Dempters propuso el término “sistemas simpoiéticos” para profundizar en el conocimiento de relaciones que son producidas colectivamente, sin limites espaciales o temporales autodefinidos; mientras que Haraway renovó el término “simbiogénesis”, para analizar el potencial inventivo de lo que ella denomina como: “devenir-con”. Es decir, el surgimiento de ecologías porosas, donde el encuentro entre los seres propicia – y es propiciado por – contaminaciones regenerativas que estimulan nuevos entrelazamientos y regímenes de (co)existencia.

En “In Every Living Thing”, el libro más reciente del escritor estadounidense Jason Roberts, se describe la colaboración multiespecie entre Physarum polycephalum, un moho mucilaginoso del grupo Myxomycota, y un grupo de investigadores humanos de la Universidad Estatal de Nuevo México (Estados Unidos). Joseph Burchett, investigador principal del proyecto, explica que reclutaron al moho mucilaginoso para que colaborase con ellos en la exploración del cosmos.
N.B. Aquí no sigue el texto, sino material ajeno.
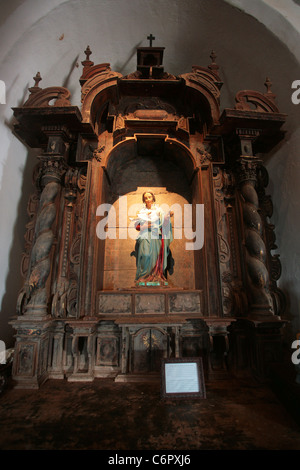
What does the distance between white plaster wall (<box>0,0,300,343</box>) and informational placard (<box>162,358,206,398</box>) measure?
2.00m

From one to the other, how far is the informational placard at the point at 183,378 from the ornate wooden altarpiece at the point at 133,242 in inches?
22.0

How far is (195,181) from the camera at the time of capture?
14.3ft

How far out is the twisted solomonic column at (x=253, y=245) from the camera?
333cm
En un experimento previo, en que le presentaron múltiples fuentes de alimento, colocadas en un patrón que replicaba las ubicaciones geográficas de Tokio y 36 ciudades de la región circundante; el moho llegó a todas las fuentes de alimentos con vías que casi replicaban el sistema ferroviario japonés que conecta esos lugares, un sistema cuidadosamente diseñado por humanos para operar de la manera más eficiente posible.

Beneficiándose de esos agenciamientos, los astrofísicos utilizan un programa de inteligencia artificial diseñado para emular la espora lo más fielmente posible. Suministran mapas galácticos y le piden al moho que establezca las conexiones. De acuerdo con Burchett, en la red cósmica, el crecimiento de la estructura produce redes que son óptimas, al igual que las redes de transporte. Los procesos subyacentes son diferentes, pero producen estructuras matemáticas que son análogas. Hasta ahora, el proyecto ha rastreado las conexiones entre más de 37.000 galaxias con ayuda de ese colaborador no humano.
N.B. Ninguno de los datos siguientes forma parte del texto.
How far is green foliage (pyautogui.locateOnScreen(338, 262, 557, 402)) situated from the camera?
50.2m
Dirijamos nuestra atención al moho mucilaginoso. Esa vitalidad no es ni un animal, ni una planta, ni un hongo. Roberts comenta que Physarum polycephalum no tiene musculatura, pero se mueve a un ritmo rápido de 4 centímetros por hora; es, de alguna manera, un organismo unicelular; si se separan, los segmentos son totalmente capaces de funcionar de forma independiente y luego reintegrarse en el todo; incluso pueden fusionarse perfectamente en diferentes especímenes, recolectados en diferentes lugares; es capaz de aprender, a pesar de carecer de un sistema nervioso central, y mucho menos de un cerebro; también es capaz de recordar.
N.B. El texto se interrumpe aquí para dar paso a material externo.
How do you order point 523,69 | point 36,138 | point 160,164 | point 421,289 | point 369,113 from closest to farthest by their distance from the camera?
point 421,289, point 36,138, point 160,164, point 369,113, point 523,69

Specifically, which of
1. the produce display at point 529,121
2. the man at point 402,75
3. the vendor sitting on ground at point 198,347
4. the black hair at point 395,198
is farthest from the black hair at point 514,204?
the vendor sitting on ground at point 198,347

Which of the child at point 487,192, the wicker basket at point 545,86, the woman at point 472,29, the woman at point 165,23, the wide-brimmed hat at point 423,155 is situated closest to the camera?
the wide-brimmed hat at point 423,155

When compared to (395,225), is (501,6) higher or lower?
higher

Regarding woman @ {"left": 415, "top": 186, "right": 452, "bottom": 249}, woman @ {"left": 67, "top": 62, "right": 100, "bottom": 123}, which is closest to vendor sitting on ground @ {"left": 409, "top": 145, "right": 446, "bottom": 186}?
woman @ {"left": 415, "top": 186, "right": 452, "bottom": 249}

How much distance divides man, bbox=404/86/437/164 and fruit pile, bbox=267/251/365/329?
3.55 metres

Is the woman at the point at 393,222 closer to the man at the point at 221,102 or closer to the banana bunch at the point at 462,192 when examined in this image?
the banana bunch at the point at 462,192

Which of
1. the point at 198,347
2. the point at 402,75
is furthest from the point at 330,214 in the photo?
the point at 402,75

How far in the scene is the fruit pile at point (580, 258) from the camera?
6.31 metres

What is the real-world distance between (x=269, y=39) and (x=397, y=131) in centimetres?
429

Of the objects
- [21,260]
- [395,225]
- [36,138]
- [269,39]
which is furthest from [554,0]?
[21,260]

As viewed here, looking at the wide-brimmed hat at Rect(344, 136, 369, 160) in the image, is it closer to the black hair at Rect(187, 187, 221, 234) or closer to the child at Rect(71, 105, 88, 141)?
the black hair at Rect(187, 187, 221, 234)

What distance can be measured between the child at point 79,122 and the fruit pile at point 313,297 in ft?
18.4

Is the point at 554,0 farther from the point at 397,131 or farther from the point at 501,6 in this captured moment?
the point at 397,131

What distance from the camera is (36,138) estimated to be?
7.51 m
El Simbioceno se abre paso en prácticas que favorecen la (co)constitución de los seres. Humanos y no humanos se tornan más interesantes a través de los vínculos afectivos que establecen. La colaboración multiespecie revela el potencial narrativo de los mundos que albergamos y nos albergan. Los relatos sobre el (co)habitar que aún no han sido contados son una oportunidad valiosa para seguir explorando los significados de nuestra presencia compartida en el planeta. Ser humano implica siempre estar conectado con otros, a través de otros y en relación con otros.